Puerta del Sol
le centre du centre
On pourrait la snober, avec ses boutiques d'éventails bon marché, ses quatre Corte Inglés, ses mégastores consacrés au foot, ses cinémas tape-à-l'œil, ses bus à impériale et ses Mickeys vivants... Mais la zone de la Puerta del Sol a des choses à nous dire...
On peut commencer la visite de Madrid par la Puerta del Sol, centre géographique de Madrid. Et ne plus y revenir, sauf le jeudi soir (voir plus loin). C'est le Madrid du tourisme et du shopping de masse.

# # # # #

* **CONSIGNES**
• A. Les affirmations suivantes concordent-elles avec le passage sur la Puerta del Sol ? Répondez à chacune par oui ou non, en citant les mots décisifs du passage. (i) La Puerta del Sol est présentée comme le centre géographique de Madrid. (ii) Le passage conseille de revenir à la Puerta del Sol tous les soirs. (iii) Le passage mentionne des bus à impériale.
• B. Recopiez, dans les entrées, tout ce qui va de la ligne contenant « Based on the » jusqu'à la fin des entrées, ces deux limites comprises.

* **Partie d'un fichier de données**
# # # # #

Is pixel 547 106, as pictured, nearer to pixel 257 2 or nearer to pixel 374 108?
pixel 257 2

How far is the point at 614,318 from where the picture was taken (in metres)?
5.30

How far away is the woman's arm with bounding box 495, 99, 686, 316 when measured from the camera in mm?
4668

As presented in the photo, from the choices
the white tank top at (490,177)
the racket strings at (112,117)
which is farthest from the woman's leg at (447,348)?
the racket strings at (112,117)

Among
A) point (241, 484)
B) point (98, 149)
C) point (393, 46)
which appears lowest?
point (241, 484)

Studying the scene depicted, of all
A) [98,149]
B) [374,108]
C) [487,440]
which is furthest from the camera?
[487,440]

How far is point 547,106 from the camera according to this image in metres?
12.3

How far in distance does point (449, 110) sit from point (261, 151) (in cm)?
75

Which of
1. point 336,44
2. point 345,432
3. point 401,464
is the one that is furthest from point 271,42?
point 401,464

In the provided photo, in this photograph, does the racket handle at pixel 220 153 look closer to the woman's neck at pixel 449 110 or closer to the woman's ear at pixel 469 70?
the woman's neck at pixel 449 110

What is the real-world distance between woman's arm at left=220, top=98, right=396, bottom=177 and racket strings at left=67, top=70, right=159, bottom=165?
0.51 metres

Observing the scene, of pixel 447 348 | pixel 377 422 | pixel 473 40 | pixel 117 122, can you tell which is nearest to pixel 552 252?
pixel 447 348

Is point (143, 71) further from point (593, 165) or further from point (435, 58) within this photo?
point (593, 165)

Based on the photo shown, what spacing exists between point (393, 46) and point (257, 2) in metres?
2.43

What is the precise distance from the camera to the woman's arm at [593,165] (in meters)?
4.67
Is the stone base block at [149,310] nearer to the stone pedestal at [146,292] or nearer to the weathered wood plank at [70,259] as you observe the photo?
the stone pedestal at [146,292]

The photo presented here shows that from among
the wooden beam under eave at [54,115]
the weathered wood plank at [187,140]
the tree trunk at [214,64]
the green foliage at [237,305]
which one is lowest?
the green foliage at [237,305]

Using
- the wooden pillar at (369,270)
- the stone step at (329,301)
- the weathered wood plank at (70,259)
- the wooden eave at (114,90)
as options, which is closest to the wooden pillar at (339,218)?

# # # # #

* **RÉSULTATS**
• A.
(i) Oui : « centre géographique de Madrid ».
(ii) Non : « Et ne plus y revenir, sauf le jeudi soir ».
(iii) Oui : « ses bus à impériale ».

• B.
Based on the photo shown, what spacing exists between point (393, 46) and point (257, 2) in metres?
2.43

What is the precise distance from the camera to the woman's arm at [593,165] (in meters)?
4.67
Is the stone base block at [149,310] nearer to the stone pedestal at [146,292] or nearer to the weathered wood plank at [70,259] as you observe the photo?
the stone pedestal at [146,292]

The photo presented here shows that from among
the wooden beam under eave at [54,115]
the weathered wood plank at [187,140]
the tree trunk at [214,64]
the green foliage at [237,305]
which one is lowest?
the green foliage at [237,305]

Using
- the wooden pillar at (369,270)
- the stone step at (329,301)
- the weathered wood plank at (70,259)
- the wooden eave at (114,90)
as options, which is closest to the wooden pillar at (339,218)?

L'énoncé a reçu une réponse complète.